The Steel Cables that Lie Beneath the Surface of Those with Migraine

The Golden Gate Bridge is truly a masterpiece of iconic architecture. The 4,200-foot-long, art-deco suspension bridge is made of cable-spun steel and concrete. It’s quite an experience to drive over the freezing cold waters of the San Francisco Bay. Sometimes there is so much fog that it hides the top of the pillars painted in “international orange.”

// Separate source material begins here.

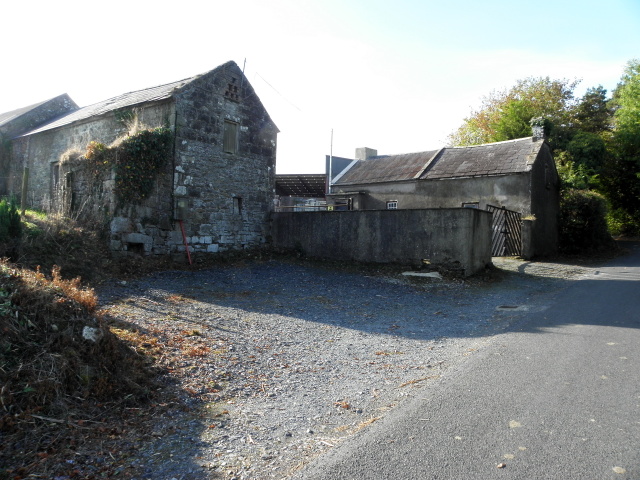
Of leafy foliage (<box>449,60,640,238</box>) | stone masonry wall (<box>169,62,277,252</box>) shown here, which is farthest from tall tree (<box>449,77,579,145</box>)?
stone masonry wall (<box>169,62,277,252</box>)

Every time I cross this bridge, I am reminded of the words from a massage therapist, “you have steel cable under there.” That was the perfect analogy. It’s something that I have struggled with my whole life. I stretch every day, am conscience of my posture, take breaks from the computer and use peppermint oil or tiger balm to keep those muscles relaxed. But when I’m asleep, I curl into a ball and clench my fists, basically to protect myself from the pain. I sleep in odd positions. None of this helps to release the constant tension in those areas.

 

Golden Gate Bridge

Even in the fog, the iconic color stands out.

The relationship between the constant tightness in my neck and shoulders and migraine attacks have a whole chicken and egg aspect to them. Do the attacks cause the steel cables or do the steel cables contribute to the attacks? I think it depends on the day. If money were no object, I would get massage more often. Since this isn’t my reality, between appointments I try to manage the tightening muscles a variety of different ways. Exercise, yoga and being aware of my body position can help the effects of a massage to last longer.

 

Golden Gate Bridge and Migraine

The notion that my own muscles get so wound up that someone else described them as steel cables has stuck with me for years. I love architecture and the imagery of the power of what steel cables can do to fortify a structure has fascinated me. As a numbers nerd, I decided to delve into the history of the Golden Gate Bridge to see if there were additional similarities with the experience of migraine. All statistics on the bridge can be found at www.goldengatebridge.org/research/facts.

  • There are between 36–39 million Americans who suffer from migraine disease, close to the 40 million people who cross the Golden Gate Bridge each year. Think about that for a minute. In a year’s time each person who crosses the bridge represents one person with migraine. The enormity of it is astounding.
  • Engineer Joseph Strauss required workers on the bridge in the 1930s to maintain a strict diet he believed would fend off dizziness.Dizziness is one symptom a migraine patient can experience before, during, or after an attack. I believe Strauss was ahead of his time in connecting food with increased dizziness. Those with migraine are also encouraged to keep a food diary to determine what effect certain foods have on their disease.
  • The immense weight of the bridge is 887,000 tons. Metaphorically speaking, I would guess that many with migraine feel the weight of their disease is about the same.
  • The Golden Gate Bridge cost $37 million to build in the 1930s. This is only 1/1000th of the annual healthcare and lost productivity costs associated with migraine ($31B is the estimated annual economic loss attributed to migraine disease).
  • During construction, nets were placed to catch any workers who fell while working. This saved 19 men. The net was called “Halfway to Hell,” a term I thing most of us with migraine can relate to. Now if only someone could create a net for us when life gets unbearable. We pretty much feel like we’re halfway to hell in the midst of an attack.

I’m a very visual person. The steel cables of the Golden Gate Bridge perfectly represent to me the state of my body caused by migraine. Is there anything that you feel accurately represents your life with migraine?